With the older caps, you will notice the terminals outside are oddly spaced,
With modern caps, the external terminals are sometimes evenly spaced, but the terminals inside will be in odd locations.
And *** for spark plugs/plug wires should I pull them and see what condition they look like? You said "then you will be able to use modern plug wires".. What do you mean?
You have SOCKET terminals on your current cap/plug wires at the cap...
The HEI will have TOWER type, or 'HEI' terminals, like spark plugs have,
So you will have to change the spark plug wires for them to work with an HEI.
When you switch wires, BUY A GOOD SET!
If you go with MSD 'Cut To Fit' wires, they will last you a good 10 years or more for your money, and they have great terminals, boots, insulation, conductors, come with a crimping tool and good instructions for about $80
The older, '60's and '70s wires are Graphite Core wires, and they are TERRIBLE!
Graphite is a 'Resistor', so it chokes much of your spark energy off before it reaches the plugs,
And once the graphite is cracked, you will start to burn a gap in the graphite as spark energies come down the wires.
Every time the spark energy jumps the gap, the gap burns back a little more...
They have LOUSY insulation, totally inadequate for the spark energy Voltages and Amperages you are going to make with the HEI,
There was a big movement back in the 40s, 50s, 60s & 70s to choke down 'NOISE' created by engine ignitions.
They were VERY noisy, they bothered radios, TVs, ect, and when (Rich & powerful) people complained, Laws were passed to make these ignition systems more 'Quite' in the radio spectrum.
Now, with the PRIMITIVE knowledge they had about radio signals at the time,
The best way to achieve a more 'QUITE' ignition was to use a 'Resistor'.
They had to comply with the LAW, so ignitions suffered.
No one really cared until about '73 when the oil crunch first hit... At 35 cents a gallon, no one really worried about more mileage, so they crippled the ignition system.
Then 'Smog' laws, the 'Oil' crunch, came along and someone FINALLY found a solution to the plug wire problem...
MSD has the best built version of that solution, and since the plug terminal bend from Straight past 90 degrees, you can bend them to fit your particular plug application to clear headers, exhaust manifolds, brackets, ect.
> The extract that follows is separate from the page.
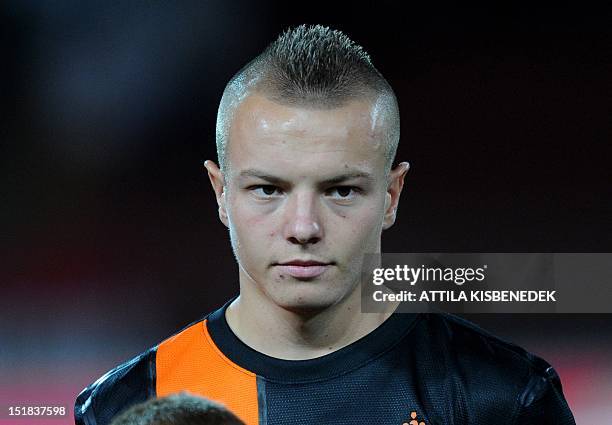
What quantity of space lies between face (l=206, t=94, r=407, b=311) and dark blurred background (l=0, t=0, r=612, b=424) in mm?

Good conductors get the current to the plug without choking the life out of it, so your plugs get fired more often,
And since you are trying to fire TWO plugs each time the distributor fires, you had better get GOOD WIRES...
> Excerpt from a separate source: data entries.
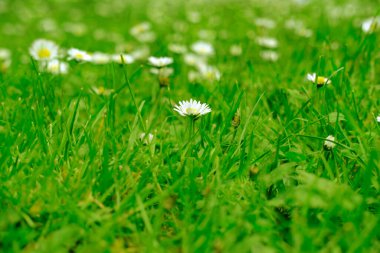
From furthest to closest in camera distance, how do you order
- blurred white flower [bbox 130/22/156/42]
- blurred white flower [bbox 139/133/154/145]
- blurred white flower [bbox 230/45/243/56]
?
1. blurred white flower [bbox 130/22/156/42]
2. blurred white flower [bbox 230/45/243/56]
3. blurred white flower [bbox 139/133/154/145]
They don't make noise, they work GREAT to get the plugs fired,
And they have spring loaded terminals that 'Snap Lock' into place on the cap and plug,
They have GREAT boots, insulation, ect.
So it's a case where you actually get what you pay for instead of some 'Designer' name.
Since your 'OBJECTIVE' is to get good, clean, high power spark energy to that spark plug so it can fire...
It just does NOT make sense to get a cheap aluminum terminal cap, rotten spark plug wires, ect. and defeat you of your 'OBJECTIVE'...
BTW, MSD makes an odd fire set of wires that snaps directly on the engine,
But DO NOT buy 'Street Fire' wires from MSD.
They are made in 'China' and they aren't any better than the 'Over The Counter' wires you get from the parts stores...
I use the 'Cut To Fit' sets because you can get the wires EXACTLY the correct length,
And those sets are still made from the best materials for street engines.
Yup, I'm PLENTY old, even worked on opposed tractor & water pump/trashing machine engines that fired both plugs at once.
Motorcycles are most common for firing two cylinders at once, and it's often a hard concept to grip sometimes.